— Begin —

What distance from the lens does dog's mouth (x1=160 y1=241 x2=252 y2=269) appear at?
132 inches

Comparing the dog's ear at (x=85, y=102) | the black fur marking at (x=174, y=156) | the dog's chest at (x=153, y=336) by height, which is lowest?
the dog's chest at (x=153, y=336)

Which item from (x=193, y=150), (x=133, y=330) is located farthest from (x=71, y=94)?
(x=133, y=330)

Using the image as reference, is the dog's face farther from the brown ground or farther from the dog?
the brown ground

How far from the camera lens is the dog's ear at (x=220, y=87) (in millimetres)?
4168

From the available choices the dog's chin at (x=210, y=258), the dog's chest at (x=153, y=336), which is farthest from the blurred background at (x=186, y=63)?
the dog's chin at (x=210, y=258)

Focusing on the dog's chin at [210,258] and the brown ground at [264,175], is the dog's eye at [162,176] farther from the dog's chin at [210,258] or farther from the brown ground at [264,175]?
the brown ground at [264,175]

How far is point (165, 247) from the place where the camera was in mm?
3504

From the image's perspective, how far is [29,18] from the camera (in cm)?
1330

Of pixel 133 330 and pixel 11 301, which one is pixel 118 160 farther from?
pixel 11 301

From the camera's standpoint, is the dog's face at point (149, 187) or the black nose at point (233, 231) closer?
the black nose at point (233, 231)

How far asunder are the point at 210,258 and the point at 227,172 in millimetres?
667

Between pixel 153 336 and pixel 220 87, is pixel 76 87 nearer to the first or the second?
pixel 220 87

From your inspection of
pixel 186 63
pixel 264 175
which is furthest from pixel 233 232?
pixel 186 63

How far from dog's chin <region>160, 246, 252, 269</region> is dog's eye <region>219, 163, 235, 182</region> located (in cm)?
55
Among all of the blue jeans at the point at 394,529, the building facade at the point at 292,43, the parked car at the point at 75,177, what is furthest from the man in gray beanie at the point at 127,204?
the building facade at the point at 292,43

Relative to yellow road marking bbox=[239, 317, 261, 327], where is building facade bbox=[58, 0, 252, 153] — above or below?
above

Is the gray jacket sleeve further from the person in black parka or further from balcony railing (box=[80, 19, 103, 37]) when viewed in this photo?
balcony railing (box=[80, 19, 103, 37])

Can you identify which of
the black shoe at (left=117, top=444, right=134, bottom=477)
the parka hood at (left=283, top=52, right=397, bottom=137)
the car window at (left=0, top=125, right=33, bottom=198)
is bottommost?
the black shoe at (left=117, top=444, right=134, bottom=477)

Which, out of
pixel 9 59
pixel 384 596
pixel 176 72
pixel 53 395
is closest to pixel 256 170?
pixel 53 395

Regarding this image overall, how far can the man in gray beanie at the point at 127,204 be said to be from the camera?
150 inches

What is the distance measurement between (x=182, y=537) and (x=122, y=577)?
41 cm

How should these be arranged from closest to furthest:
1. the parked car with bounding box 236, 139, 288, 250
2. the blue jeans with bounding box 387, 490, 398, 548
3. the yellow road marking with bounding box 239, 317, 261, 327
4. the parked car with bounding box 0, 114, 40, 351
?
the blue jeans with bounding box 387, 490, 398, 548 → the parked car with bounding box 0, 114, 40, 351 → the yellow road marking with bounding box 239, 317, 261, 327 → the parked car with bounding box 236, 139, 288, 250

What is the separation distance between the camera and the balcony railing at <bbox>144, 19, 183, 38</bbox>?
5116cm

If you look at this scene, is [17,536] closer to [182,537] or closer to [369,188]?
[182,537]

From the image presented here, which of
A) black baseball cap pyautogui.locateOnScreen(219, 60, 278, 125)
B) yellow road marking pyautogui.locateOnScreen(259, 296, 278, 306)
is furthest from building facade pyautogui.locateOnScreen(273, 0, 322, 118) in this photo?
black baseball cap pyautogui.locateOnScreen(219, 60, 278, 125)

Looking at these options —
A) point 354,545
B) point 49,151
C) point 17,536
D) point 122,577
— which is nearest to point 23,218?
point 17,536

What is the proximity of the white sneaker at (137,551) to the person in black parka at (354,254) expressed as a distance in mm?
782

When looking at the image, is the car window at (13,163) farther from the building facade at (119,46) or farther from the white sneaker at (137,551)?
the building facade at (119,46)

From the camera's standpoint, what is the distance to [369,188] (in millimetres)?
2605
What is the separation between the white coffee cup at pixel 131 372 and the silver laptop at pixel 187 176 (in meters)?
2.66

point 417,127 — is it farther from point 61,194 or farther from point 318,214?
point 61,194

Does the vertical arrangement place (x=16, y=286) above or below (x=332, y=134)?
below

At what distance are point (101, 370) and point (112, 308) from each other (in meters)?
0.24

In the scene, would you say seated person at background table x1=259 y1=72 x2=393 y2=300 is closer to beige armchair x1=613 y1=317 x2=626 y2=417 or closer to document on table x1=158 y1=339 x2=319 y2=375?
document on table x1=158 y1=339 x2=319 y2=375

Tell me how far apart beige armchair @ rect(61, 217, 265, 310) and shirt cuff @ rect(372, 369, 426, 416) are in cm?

— End —

Instruction |
Restate each record word for word.

Completed exercise |
What distance from the lens does dog's mouth (x1=160 y1=241 x2=252 y2=269) appear at?
132 inches

Comparing the dog's ear at (x=85, y=102) | the black fur marking at (x=174, y=156) | the dog's chest at (x=153, y=336) by height, which is lowest?
the dog's chest at (x=153, y=336)

Which item from (x=193, y=150), (x=133, y=330) is located farthest from (x=71, y=94)?
(x=133, y=330)

Using the image as reference, is the dog's face farther from the brown ground or farther from the dog?
the brown ground

How far from the camera lens is the dog's ear at (x=220, y=87) (in millimetres)?
4168

From the available choices the dog's chin at (x=210, y=258), the dog's chest at (x=153, y=336), which is farthest from the blurred background at (x=186, y=63)?
the dog's chin at (x=210, y=258)

Focusing on the dog's chin at [210,258] and the brown ground at [264,175], is the dog's eye at [162,176] farther from the dog's chin at [210,258] or farther from the brown ground at [264,175]?
the brown ground at [264,175]

How far is point (165, 247) from the place where the camera was in mm?
3504

From the image's perspective, how far is [29,18] from the camera (in cm)?
1330

Of pixel 133 330 and pixel 11 301, which one is pixel 118 160 farther from?
pixel 11 301

From the camera's standpoint, is the dog's face at point (149, 187) or the black nose at point (233, 231) closer?
the black nose at point (233, 231)

How far asunder are the point at 210,258 and the point at 227,172 in millimetres?
667

Between pixel 153 336 and pixel 220 87, is pixel 76 87 nearer to the first or the second?
pixel 220 87

From your inspection of
pixel 186 63
pixel 264 175
which is furthest from pixel 233 232?
pixel 186 63

How far from dog's chin <region>160, 246, 252, 269</region> is dog's eye <region>219, 163, 235, 182</region> located (in cm)?
55
Among all of the blue jeans at the point at 394,529, the building facade at the point at 292,43, the parked car at the point at 75,177, what is furthest from the man in gray beanie at the point at 127,204?
the building facade at the point at 292,43

Relative to yellow road marking bbox=[239, 317, 261, 327], where is building facade bbox=[58, 0, 252, 153] — above or below?
above

Is the gray jacket sleeve further from the person in black parka or further from balcony railing (box=[80, 19, 103, 37]) when viewed in this photo?
balcony railing (box=[80, 19, 103, 37])

Can you identify which of
the black shoe at (left=117, top=444, right=134, bottom=477)
the parka hood at (left=283, top=52, right=397, bottom=137)
the car window at (left=0, top=125, right=33, bottom=198)
is bottommost?
the black shoe at (left=117, top=444, right=134, bottom=477)

Which, out of
pixel 9 59
pixel 384 596
pixel 176 72
pixel 53 395
is closest to pixel 256 170?
pixel 53 395

Regarding this image overall, how far can the man in gray beanie at the point at 127,204 be said to be from the camera?
150 inches

What is the distance measurement between (x=182, y=537) and (x=122, y=577)?
41 cm

How should these be arranged from closest to furthest:
1. the parked car with bounding box 236, 139, 288, 250
2. the blue jeans with bounding box 387, 490, 398, 548
3. the yellow road marking with bounding box 239, 317, 261, 327
4. the parked car with bounding box 0, 114, 40, 351
?
the blue jeans with bounding box 387, 490, 398, 548 → the parked car with bounding box 0, 114, 40, 351 → the yellow road marking with bounding box 239, 317, 261, 327 → the parked car with bounding box 236, 139, 288, 250

What is the separation distance between the camera and the balcony railing at <bbox>144, 19, 183, 38</bbox>?
5116cm

If you look at this scene, is [17,536] closer to [182,537] or closer to [369,188]?
[182,537]

From the image presented here, which of
A) black baseball cap pyautogui.locateOnScreen(219, 60, 278, 125)
B) yellow road marking pyautogui.locateOnScreen(259, 296, 278, 306)
is furthest from building facade pyautogui.locateOnScreen(273, 0, 322, 118) in this photo?
black baseball cap pyautogui.locateOnScreen(219, 60, 278, 125)

Looking at these options —
A) point 354,545
B) point 49,151
C) point 17,536
D) point 122,577
— which is nearest to point 23,218?
point 17,536

What is the proximity of the white sneaker at (137,551) to the person in black parka at (354,254) expressed as a distance in mm?
782

When looking at the image, is the car window at (13,163) farther from the building facade at (119,46) or farther from the white sneaker at (137,551)?
the building facade at (119,46)

From the camera's standpoint, what is the distance to [369,188] (in millimetres)?
2605
What is the separation between the white coffee cup at pixel 131 372 and the silver laptop at pixel 187 176 (in meters)?
2.66

point 417,127 — is it farther from point 61,194 or farther from point 318,214?
point 61,194

Does the vertical arrangement place (x=16, y=286) above or below (x=332, y=134)?
below

At what distance are point (101, 370) and point (112, 308) from each other (in meters)?
0.24

In the scene, would you say seated person at background table x1=259 y1=72 x2=393 y2=300 is closer to beige armchair x1=613 y1=317 x2=626 y2=417 or closer to document on table x1=158 y1=339 x2=319 y2=375?
document on table x1=158 y1=339 x2=319 y2=375

Tell me how far apart beige armchair @ rect(61, 217, 265, 310) and shirt cuff @ rect(372, 369, 426, 416) are in cm?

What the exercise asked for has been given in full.